Khael: No toaster troubles? [He takes his sandwich, inconspicuously checking for any unwanted additives]
Robyn: None whatsoever.
Khael: The toaster hates me.
Robyn: Because that is a legitimate excuse.
Khael: It is. And it does. I’m convinced.
Robyn: Or, you know... It could have been the fact that you had the setting on high.
Khael: Are you kidding me?
Robyn: Haven’t you used that stupid toaster before? My fucking word Doctor Strauus, your sheer intelligence is beyond comprehension.
Khael: Well, let’s just add that to the list of things you think I’m a fuckin’ moron for.
Robyn: ...What are you talking about-
Khael: Don’t act as if you don’t. I know you do; you think I’m an idiot that can’t do anything right.

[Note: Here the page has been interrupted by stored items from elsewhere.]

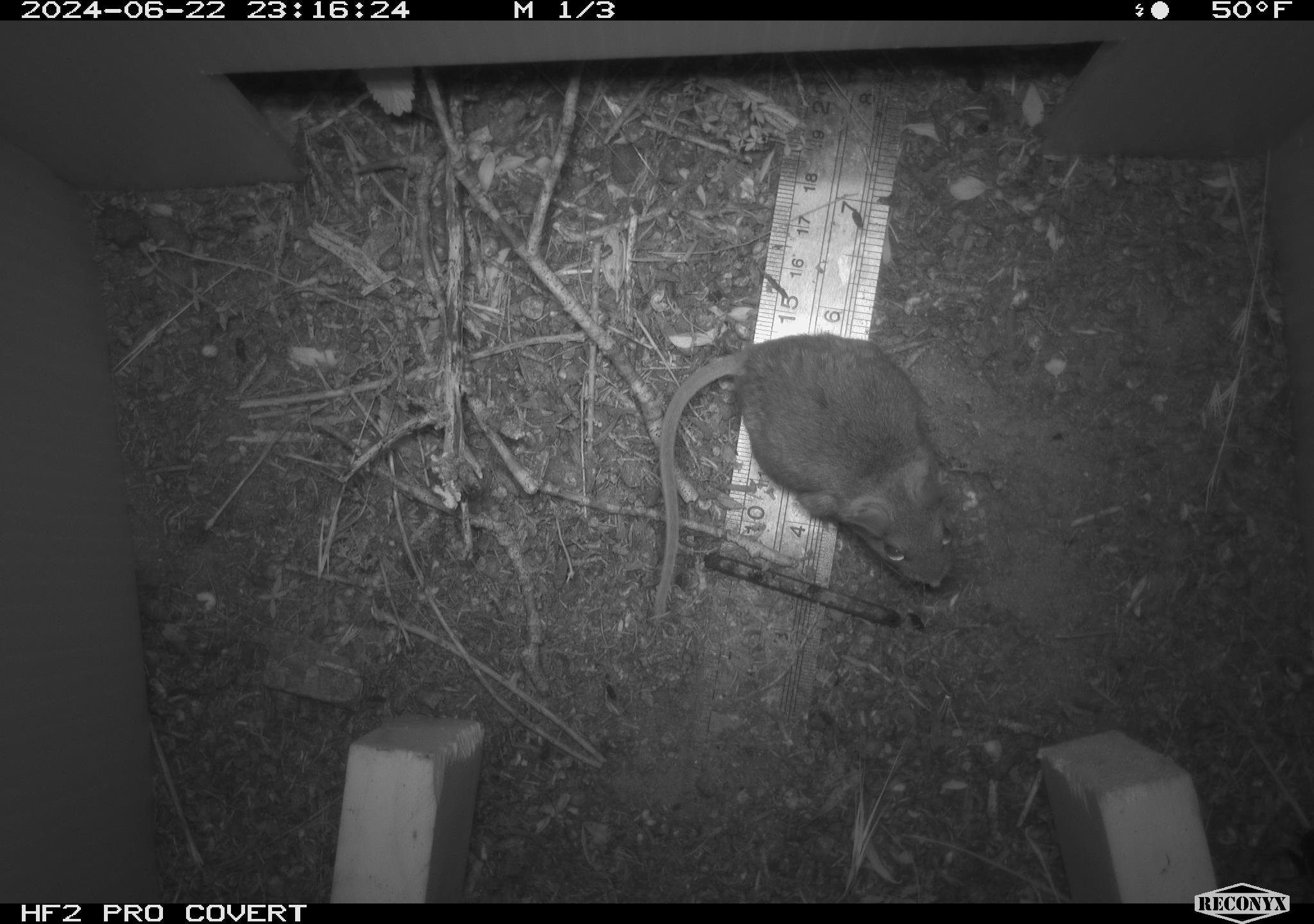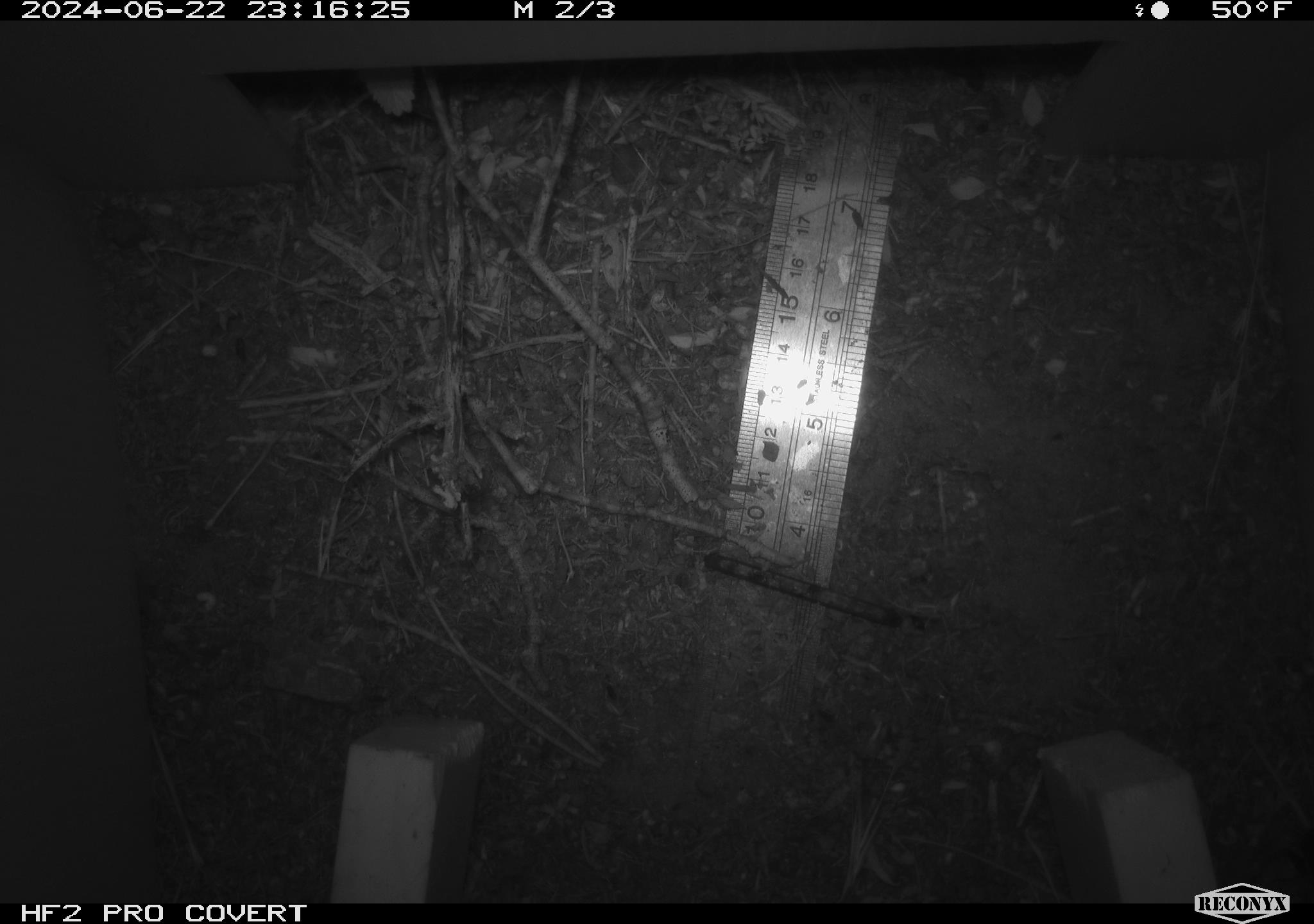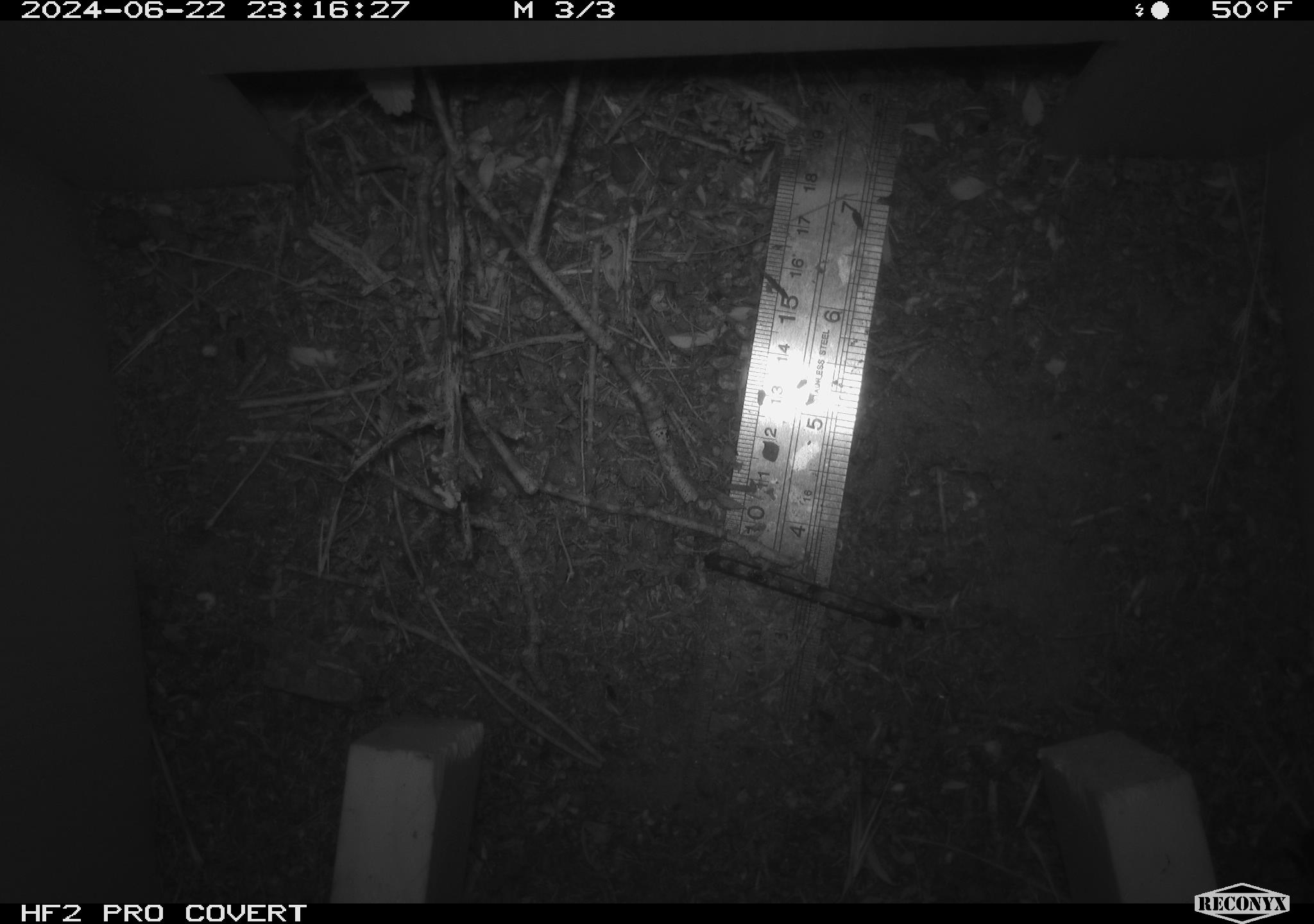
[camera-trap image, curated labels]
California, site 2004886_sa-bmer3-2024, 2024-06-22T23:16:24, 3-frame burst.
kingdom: Animalia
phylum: Chordata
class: Mammalia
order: Rodentia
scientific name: Rodentia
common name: mouse species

Robyn: What? No, I was kid-
Khael: Whatever. Just forget it.
Robyn: ...Khael-
Khael: Forget it.
They eat in silence.
Khael: [Around a mouthful of food] I love how they always end up blowing
something up.
Robyn: Swallow and repeat?
Khael: I said, I love how they always end up blowing something up.
Robyn: Uh-huh...
Khael: ...What, you don’t think I do?
Robyn: What if I were to say that I didn’t?
Khael: Well I do.
Robyn: Like how you all-of-a-sudden love cars and war games and working
out and protein shakes?
Khael: What are you getting at?
Robyn: Khael... are you trying to prove something to someone?
Khael: Prove what?
Robyn: That you’re all big and tough and macho? That you fit in with the
other guys? Something along those lines?
Khael: ...
Robyn: Are you ashamed of something?
Khael: ...No...
Robyn: Then why are you trying to change yourself?
Khael: I’m not-
Robyn: What does it matter what they think of you?
Khael: It doesn’t-
Robyn: Who cares if they find out you’re gay-
Khael: I’m not gay! I mean, I... God, I don’t fucking know what I mean!
Robyn: Really. Well you could’ve fooled me.
Robyn gets up and walks towards stage left.
Khael: Robyn, wait!
Robyn walks off stage left and slams the apartment door.